I like using organic material, wood. I like using found material. I use teeth in my sculptures. I use pennies. But mostly, I think, I believe in a sense of things being passed on. I like things to be touched, and so a lot of my things are found objects. I would take pennies that I collect from friends or acquaintances or that are found, and I would make a complete sculpture with that. I would do other pieces that have to do with the same thing. I would take soap out of bathrooms or peoples home and collect that and make a mold. I believe that has something to do with things being passed on and most of the work seems to have some kind of a running narrative.

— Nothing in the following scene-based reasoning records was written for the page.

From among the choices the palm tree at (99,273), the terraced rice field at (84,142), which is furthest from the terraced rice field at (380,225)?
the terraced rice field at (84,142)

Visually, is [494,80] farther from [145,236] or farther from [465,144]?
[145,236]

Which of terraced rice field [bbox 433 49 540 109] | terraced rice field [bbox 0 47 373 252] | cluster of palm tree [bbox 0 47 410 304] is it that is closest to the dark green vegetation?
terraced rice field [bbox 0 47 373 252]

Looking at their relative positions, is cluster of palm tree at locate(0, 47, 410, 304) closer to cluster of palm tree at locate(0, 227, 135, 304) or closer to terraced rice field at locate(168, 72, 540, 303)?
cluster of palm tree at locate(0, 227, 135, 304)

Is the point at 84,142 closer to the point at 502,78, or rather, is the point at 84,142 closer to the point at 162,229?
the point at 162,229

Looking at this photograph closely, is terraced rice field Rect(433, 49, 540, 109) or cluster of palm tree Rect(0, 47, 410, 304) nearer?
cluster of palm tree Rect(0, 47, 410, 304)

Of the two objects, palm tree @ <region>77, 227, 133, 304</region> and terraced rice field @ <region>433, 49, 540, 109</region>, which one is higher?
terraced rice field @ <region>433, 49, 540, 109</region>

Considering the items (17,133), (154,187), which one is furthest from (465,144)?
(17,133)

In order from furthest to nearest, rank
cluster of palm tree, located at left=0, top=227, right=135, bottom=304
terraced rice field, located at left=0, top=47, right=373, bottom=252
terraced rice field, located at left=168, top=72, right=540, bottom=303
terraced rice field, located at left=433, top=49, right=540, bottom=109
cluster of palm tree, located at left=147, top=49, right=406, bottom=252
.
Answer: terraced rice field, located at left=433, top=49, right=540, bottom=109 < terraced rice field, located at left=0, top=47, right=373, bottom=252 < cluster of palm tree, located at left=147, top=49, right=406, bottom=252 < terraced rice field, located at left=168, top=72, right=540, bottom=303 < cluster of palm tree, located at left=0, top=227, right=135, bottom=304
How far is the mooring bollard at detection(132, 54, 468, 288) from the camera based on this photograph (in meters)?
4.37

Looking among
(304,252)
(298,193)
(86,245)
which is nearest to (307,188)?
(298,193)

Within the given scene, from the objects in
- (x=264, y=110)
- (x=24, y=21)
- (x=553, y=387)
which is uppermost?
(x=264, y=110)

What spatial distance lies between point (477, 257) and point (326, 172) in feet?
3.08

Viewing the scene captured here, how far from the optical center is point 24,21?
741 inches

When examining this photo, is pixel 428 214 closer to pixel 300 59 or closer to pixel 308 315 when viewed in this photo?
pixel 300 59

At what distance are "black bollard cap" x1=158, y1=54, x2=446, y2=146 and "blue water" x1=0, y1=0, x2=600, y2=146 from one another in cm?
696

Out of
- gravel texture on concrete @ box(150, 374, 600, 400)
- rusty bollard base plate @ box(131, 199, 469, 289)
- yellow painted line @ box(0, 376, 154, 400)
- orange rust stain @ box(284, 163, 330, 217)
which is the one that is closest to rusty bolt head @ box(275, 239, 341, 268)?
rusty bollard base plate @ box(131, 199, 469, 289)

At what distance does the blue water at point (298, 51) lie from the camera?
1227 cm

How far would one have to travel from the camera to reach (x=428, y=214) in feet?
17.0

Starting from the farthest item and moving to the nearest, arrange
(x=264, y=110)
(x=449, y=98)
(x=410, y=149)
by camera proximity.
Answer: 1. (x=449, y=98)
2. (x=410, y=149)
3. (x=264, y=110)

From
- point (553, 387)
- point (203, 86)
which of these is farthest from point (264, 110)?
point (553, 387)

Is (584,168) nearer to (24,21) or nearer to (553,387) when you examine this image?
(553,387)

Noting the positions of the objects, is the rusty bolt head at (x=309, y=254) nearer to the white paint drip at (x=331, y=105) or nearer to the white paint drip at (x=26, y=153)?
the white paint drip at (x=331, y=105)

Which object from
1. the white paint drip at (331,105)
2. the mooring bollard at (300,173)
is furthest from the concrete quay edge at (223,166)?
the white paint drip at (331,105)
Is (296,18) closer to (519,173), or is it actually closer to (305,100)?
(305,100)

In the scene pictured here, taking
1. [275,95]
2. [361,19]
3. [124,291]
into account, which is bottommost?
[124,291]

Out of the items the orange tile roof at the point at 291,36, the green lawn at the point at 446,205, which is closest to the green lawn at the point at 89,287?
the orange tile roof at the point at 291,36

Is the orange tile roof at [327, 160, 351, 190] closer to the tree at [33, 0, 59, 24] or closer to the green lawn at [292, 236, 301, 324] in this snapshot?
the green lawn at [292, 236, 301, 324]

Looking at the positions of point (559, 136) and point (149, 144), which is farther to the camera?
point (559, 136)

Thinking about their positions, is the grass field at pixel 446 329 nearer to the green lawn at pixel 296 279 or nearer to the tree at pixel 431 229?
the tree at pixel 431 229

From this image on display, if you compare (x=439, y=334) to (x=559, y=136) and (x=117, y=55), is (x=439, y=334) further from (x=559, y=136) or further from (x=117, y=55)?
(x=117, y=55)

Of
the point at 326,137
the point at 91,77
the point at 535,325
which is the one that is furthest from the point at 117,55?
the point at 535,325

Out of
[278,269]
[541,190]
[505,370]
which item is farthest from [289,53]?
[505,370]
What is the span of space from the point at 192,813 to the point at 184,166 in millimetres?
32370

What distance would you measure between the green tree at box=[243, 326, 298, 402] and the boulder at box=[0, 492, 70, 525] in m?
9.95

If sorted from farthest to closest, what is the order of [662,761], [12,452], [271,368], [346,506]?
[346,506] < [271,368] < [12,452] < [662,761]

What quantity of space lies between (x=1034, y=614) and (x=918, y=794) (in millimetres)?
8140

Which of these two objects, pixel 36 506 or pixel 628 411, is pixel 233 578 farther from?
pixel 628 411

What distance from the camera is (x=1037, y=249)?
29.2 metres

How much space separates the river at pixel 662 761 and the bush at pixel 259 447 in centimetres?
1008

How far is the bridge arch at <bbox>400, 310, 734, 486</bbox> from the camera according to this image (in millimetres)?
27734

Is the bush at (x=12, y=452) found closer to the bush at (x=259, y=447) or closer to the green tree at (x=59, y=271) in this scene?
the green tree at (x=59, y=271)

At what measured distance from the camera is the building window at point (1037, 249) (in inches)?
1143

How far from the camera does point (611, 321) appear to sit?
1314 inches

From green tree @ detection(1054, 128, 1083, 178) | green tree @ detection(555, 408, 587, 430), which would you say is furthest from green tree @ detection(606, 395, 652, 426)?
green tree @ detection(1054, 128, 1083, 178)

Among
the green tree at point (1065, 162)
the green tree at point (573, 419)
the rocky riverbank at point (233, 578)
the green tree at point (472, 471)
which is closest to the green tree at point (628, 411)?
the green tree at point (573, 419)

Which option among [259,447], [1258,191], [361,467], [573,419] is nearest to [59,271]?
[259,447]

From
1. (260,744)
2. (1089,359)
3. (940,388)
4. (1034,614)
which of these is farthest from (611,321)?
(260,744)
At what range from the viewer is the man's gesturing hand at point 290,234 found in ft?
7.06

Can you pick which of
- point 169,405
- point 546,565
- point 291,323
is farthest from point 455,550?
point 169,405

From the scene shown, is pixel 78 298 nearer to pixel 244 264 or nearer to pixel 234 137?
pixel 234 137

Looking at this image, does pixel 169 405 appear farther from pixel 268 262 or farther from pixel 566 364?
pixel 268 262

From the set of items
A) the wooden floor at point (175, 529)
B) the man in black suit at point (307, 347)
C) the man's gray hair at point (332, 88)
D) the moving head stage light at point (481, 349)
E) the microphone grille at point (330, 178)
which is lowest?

The narrative sense about it is in terms of something that took place or is about to take place. Most of the stuff, the philosophy behind it, I believe is really from something that I feel inertly not from art school but from family and, I believe, a strong sense of family and memory and history from family. A lot of my work has to do with my grandmothers stories that have been passed on, stories from church, historical stories, misinformation from stories. I like the work to be proponents that will outlive me -- that has a sense of being a kind of collective history of man and mankind, but definitely something thats very positive and thats very much bigger than I am and that has to do with being creative.
Fred Holland. Sculptor, choreographer. New York City, New York, U.S.A. Mr. Holland has been awarded fellowships from NEA in choreography and from the New York Foundation of the Arts and Creative Capital Award for the visual arts. His exhibitions include Gallery X, The Drawing Center, & New Museum of Contemporary Art in NYC, and Cite Internationale des Arts, Paris.